Andrew LADICK, Plaintiff—Appellant,
v.
Gerald J. VAN GEMERT; Law Offices of Gerald J. Van Gemert, a Professional Corporation, Defendants—Appellees
97-1147.
Court of Appeals for the Tenth Circuit.
Jun 9, 1998.
146 F.3d 1205
O. Randolph Bragg, Horwitz, Horwitz & Associates, Chicago, Illinois (Vincent C. Todd, Lakewood, Colorado, with him on the briefs), for Appellant., Gerald J. Van Gemert (James A. Judge with him on the brief), Gerald J. Van Ge-mert, P.C., Irvine, California, for Appellees.
Anderson, Ebel, Henry.
Cited by 18 opinions  |  Published
STEPHEN H. ANDERSON, Circuit Judge.

The question presented in this appeal is whether an assessment owed to a condominium association qualifies as a “debt” within the meaning of the Fair Debt Collection Practices Act (FDCPA), 15 U.S.C. §§ 1692-1692o. Guided by our recent decision in Snow v. Riddle, 143 F.3d 1350 (10th Cir.1998), which interprets the term “debt” under the FDCPA, we hold that it does. We therefore reverse the district court’s contrary judgment and remand for further proceedings.

BACKGROUND

Andrew Ladick brought this action in federal district court against Gerald J. Van Ge-mert and the Law Offices of Gerald J. Van Gemert (“Mr. Van Gemert”), seeking declaratory judgment and statutory damages for violations of the FDCPA. Mr. Ladick alleged that Mr. Van Gemert, an attorney, sent him a letter on behalf of a California condominium association demanding payment of a past-due condominium assessment fee. According to the complaint, the letter violated the FDCPA in that it failed to give a “validation notice” and did not expressly disclose that Mr. Van Gemert was attempting to collect a debt and that any information obtained[*1206] would be used for that purpose. See 15 U.S.C. §§ 1692p, 1692e. After both parties moved for summary judgment, the district court found that the condominium assessment sought to be collected by Mr. Van Gemert was not a “debt” under the FDCPA and granted summary judgment in favor of Mr. Van Gemert and his law firm. Mr. Ladick appeals.

DISCUSSION

“We review the grant or denial of a motion for summary judgment de novo, applying the same legal standard used by the district court pursuant to Fed.R.Civ.P. 56(c).” Sender v. Simon, 84 F.3d 1299, 1303 (10th Cir.1996). Where there is no genuine issue of material fact in dispute, we determine whether the substantive law requires judgment for the moving party. Id:

Under the FDCPA, a “debt”

means any obligation or alleged obligation of a consumer to pay money arising out of a transaction in which the money, property, insurance, or services which are the subject of the transaction are primarily for personal, family, or household purposes, whether or not such obligation has been reduced to judgment.

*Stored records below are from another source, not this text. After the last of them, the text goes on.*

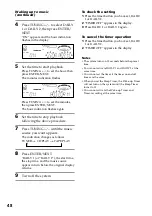 Preview for 48 page of Sony LBT-V3900 Operating Instructions Manual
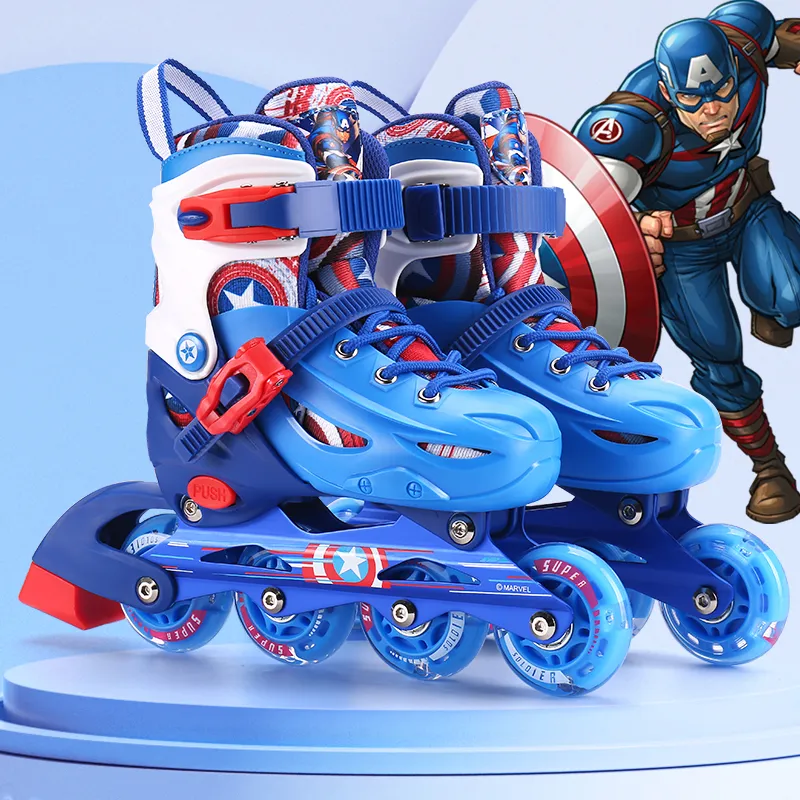 Disney x MARVEL Inline Skates PU PP Aluminum Alloy Carbon Steel Outdoor Kids'-2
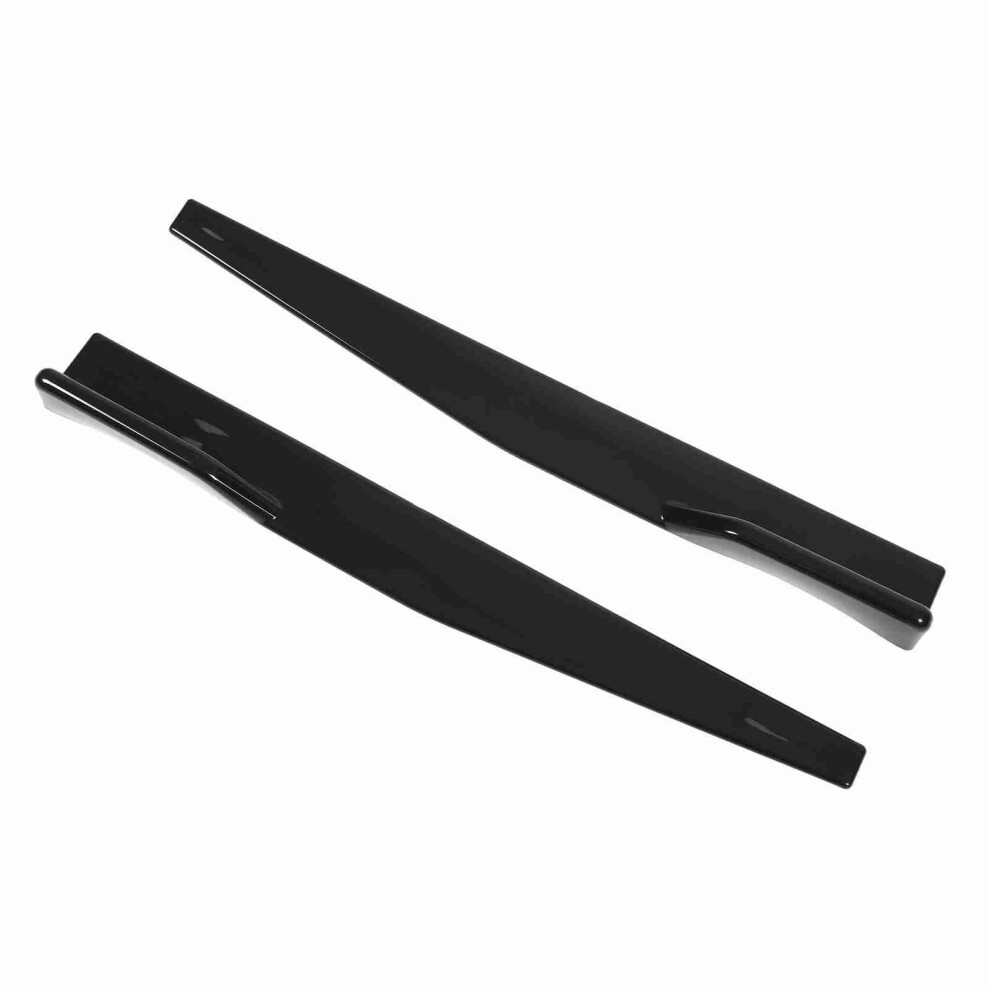 Glossy Car Side Skirt Spoiler 860Mm Black 7293282761711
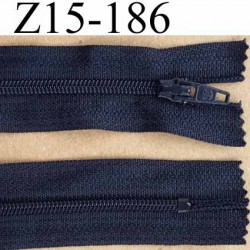 fermeture zip à glissière longueur 15 cm couleur bleu marine non séparable zip nylon largeur 2.5 cm largeur du zip 4 mm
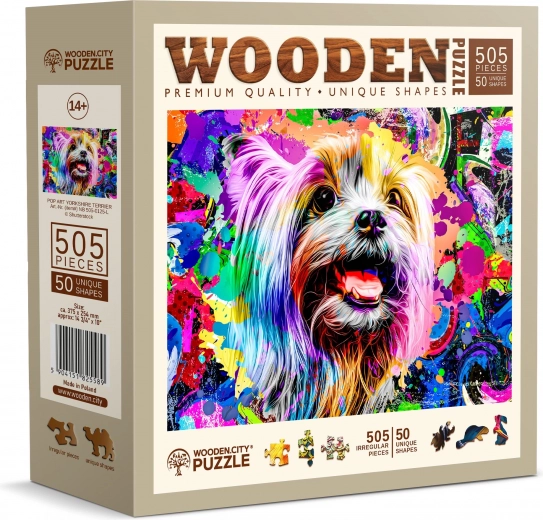 Wooden Puzzle Pop Art Yorkshire Terrier by Wooden City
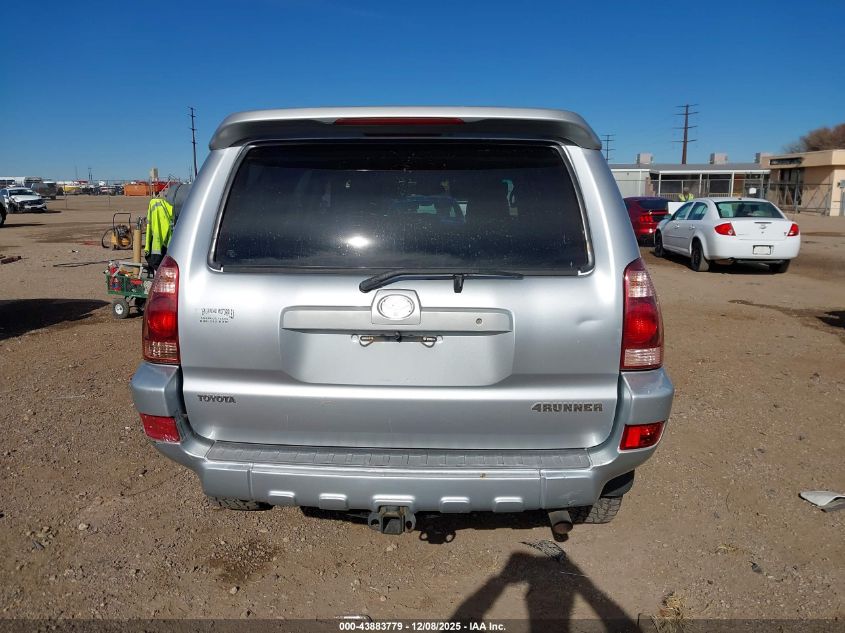 2003 Toyota 4Runner Limited V6 VIN: JTEZU17R338006317 Lot: 43883779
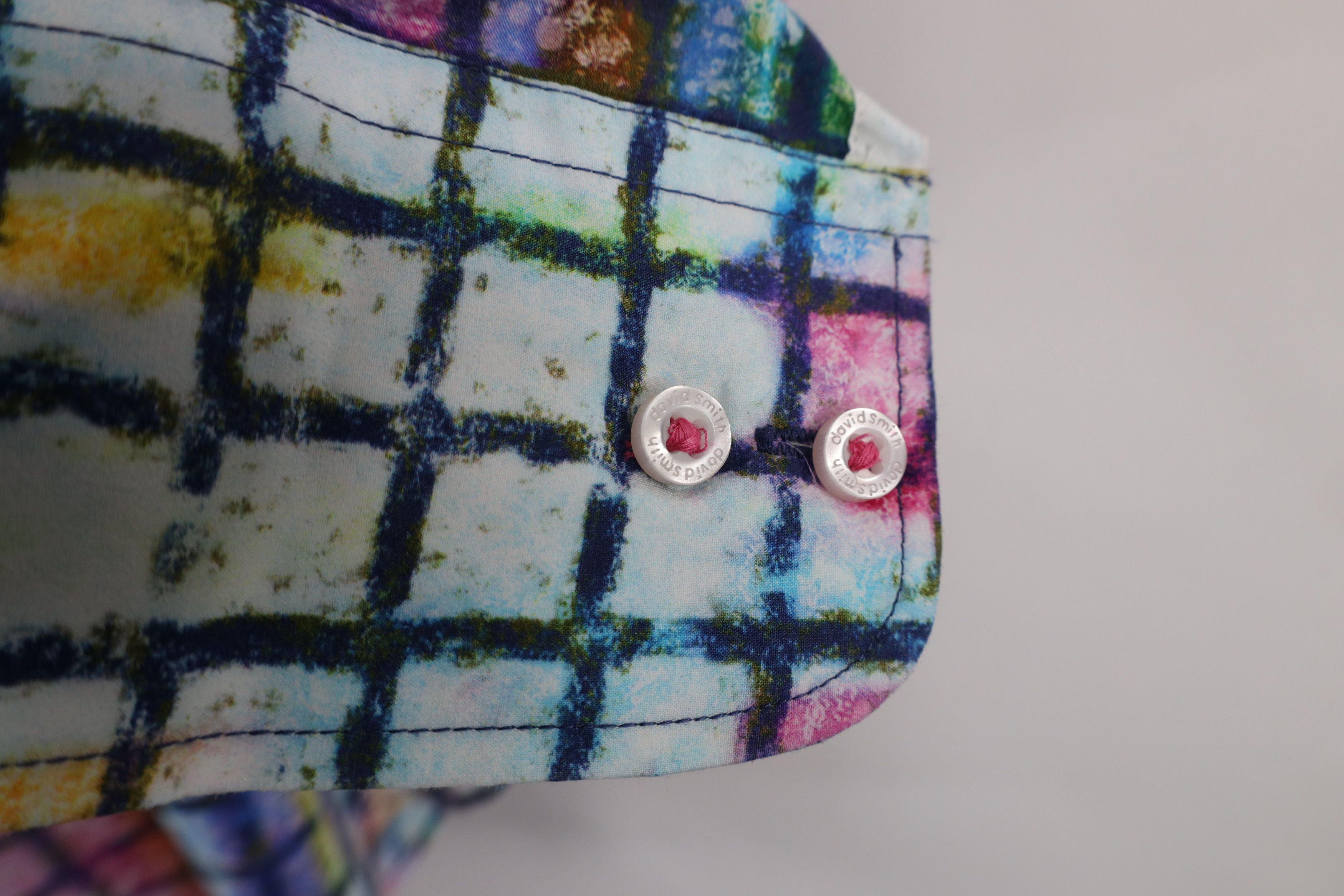 Vintage David Smith Australia Jelly Fish Flip Cuff Button Shirt Size US XL / EU 56 / 4 - 11 Thumbnail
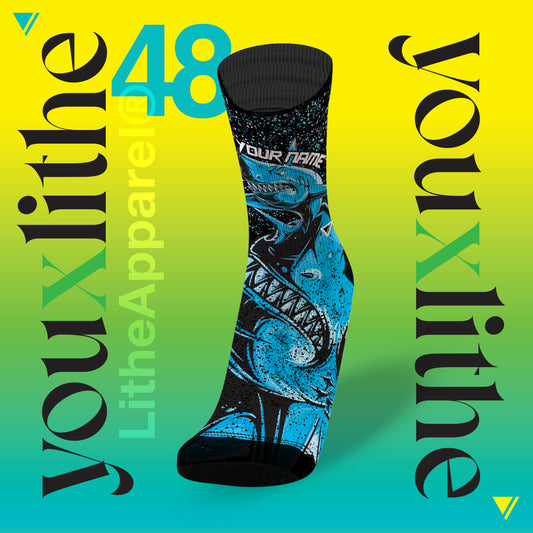 YOU X LITHE | CUSTOMIZED SOCKS | SHARK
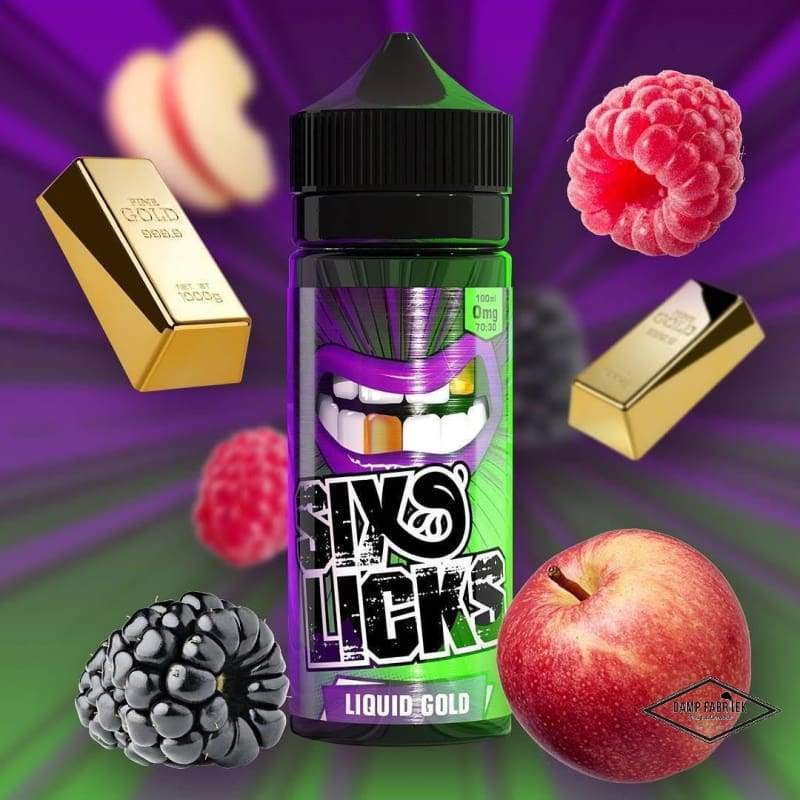 six licks vape juice Six Licks - Bite the Bullet Nic Salt 10ml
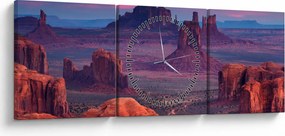 Obraz - Hunts Mesa (z zegarem) (90x30 cm)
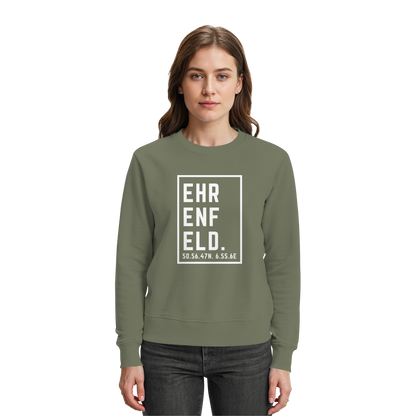 Ehrenfeld Koordinaten (großer Druck auf der Brust) - Premium Sweatshirt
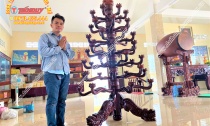 BÁN ĐÈN DƯỢC SƯ GỖ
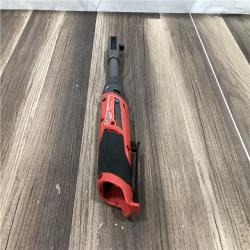 AS-IS Milwaukee FUEL 12V 3/8 in. Lithium-Ion Brushless Cordless Extended Reach Ratchet (Tool-Only)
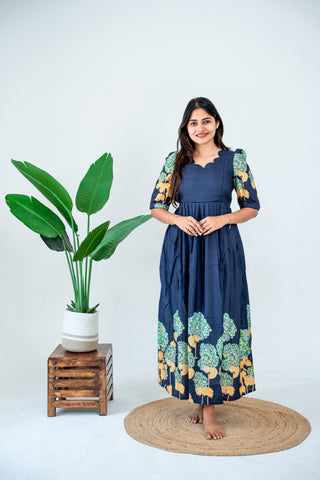 HYDRANGEA MEADOW | MATERNITY MAXI FULL LENGTH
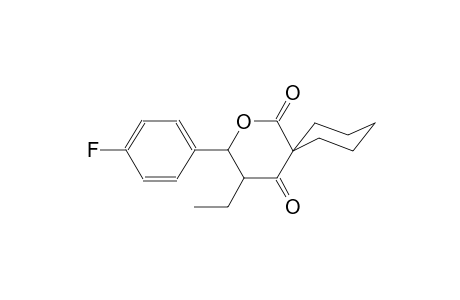 4-Ethyl-3-(4-fluoro-phenyl)-2-oxa-spiro[5.5]undecane-1,5-dione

15 U.S.C. § 1692a(5). Mr. Van Gemert argues that the condominium assessment does not involve an extension of credit, and is more like a tax than a debt. In particular, he asserts that the assessment at issue here is more like a tax because it is similar to a municipality levying a tax on its residents. See Appellees’ Br. at 10-13.

Just last month, in Snow v. Riddle, 143 F.3d 1350 (10th Cir.1998), we stated that under the plain meaning of this statutory definition, “an offer or extension of credit is not required for a payment obligation to constitute a ‘debt’ under the [FDCPA].” Id. at 1353. This conclusion is consistent with the Seventh Circuit’s holding in Bass v. Stolper, Koritzinsky, Brewster & Neider, S.C., 111 F.3d 1322, 1326 (7th Cir.1997), as well as the holdings of several other circuits which have addressed this issue. See, e.g., Duffy v. Landberg, 133 F.3d 1120, 1123-24 (8th Cir.1998); Charles v. Lundgren & Assoc., P.C., 119 F.3d 739, 742 (9th Cir.1997); Brown v. Budget Rent-A-Car Sys., Inc., 119 F.3d 922, 924 (11th Cir.1997). But see Zimmerman v. HBO Affiliate Group, 834 F.2d 1163, 1168-69 (3d Cir.1987) (construing the FDCPA as requiring an offer or extension of credit).

It is but a small step from our holding in Snow to the resolution of Mr. Van Gemert’s additional argument. Mr. Van Gemert argues that even if an extension of credit is not necessary, the condominium assessment at issue here still does not qualify as a debt because Mr. Ladick’s obligation to pay did not arise from a “transaction” within the meaning of the FDCPA. Appellees’ Br. at 14. In particular, he asserts that in order to qualify as a debt, the obligation to pay the assessment must arise from a specific transaction or agreement with the condominium association. Id. at 2, 4, 14-15. According to this argument, Mr. Ladick’s condominium purchase did not constitute such an agreement.

We reject this argument, and instead follow the reasoning of the Seventh Circuit in Newman v. Boehm, Pearlstein & Bright, Ltd., 119 F.3d 477 (7th Cir.1997), which, building upon its reasoning in Bass, held that the obligation to pay a condominium assessment arises in connection with the purchase of the condominium itself. Newman, 119 F.3d at 481; see also Thies v. Law Offices of William A Wyman, 969 F.Supp. 604, 607 (S.D.Cal.1997) (applying Newman and holding that the obligation to pay homeowners association fees based on a covenant running with the property constituted a “transaction” within the meaning of the FDCPA). Under this reasoning, Mr. Ladick became obligated upon purchasing his condominium unit to pay any assessments pursuant to the governing documents of his association, the Rancho Santa Margarita Recreation and Landscape Corporation, as well as under the California statute addressed to condominium property. See Appellant’s App. at A-30; Davis-Stirling Common Interest Development Act, Cal. Civ. Code §§ 1350-77. The assessment at issue in this case therefore qualifies as an “obligation of a consumer to pay money arising out of a transaction.” 15 U.S.C. § 1692a (5).

We recognize that not all such obligations are “debts” under the FDCPA because the money, property, insurance, or services which are the subject of the transaction must[*1207] be primarily for “personal, family, or household purposes.” Id. On this issue, we also follow the reasoning of the Seventh Circuit and hold that although the assessment at issue here is used to maintain and repair the common area, it nevertheless has a primarily personal, family, or household purpose. See Newman, 119 F.3d at 481; see also Thies, 969 F.Supp. at 607-08 (applying Newman and holding that homeowner association fees for maintenance and improvement of common areas are a service primarily for personal, family, or household use). Therefore, we conclude that the condominium assessment owed by Mr. Ladick to his condominium association qualifies as a debt under the FDCPA.

CONCLUSION

Accordingly, we REVERSE the judgment of the district court and REMAND for farther proceedings consistent with this opinion.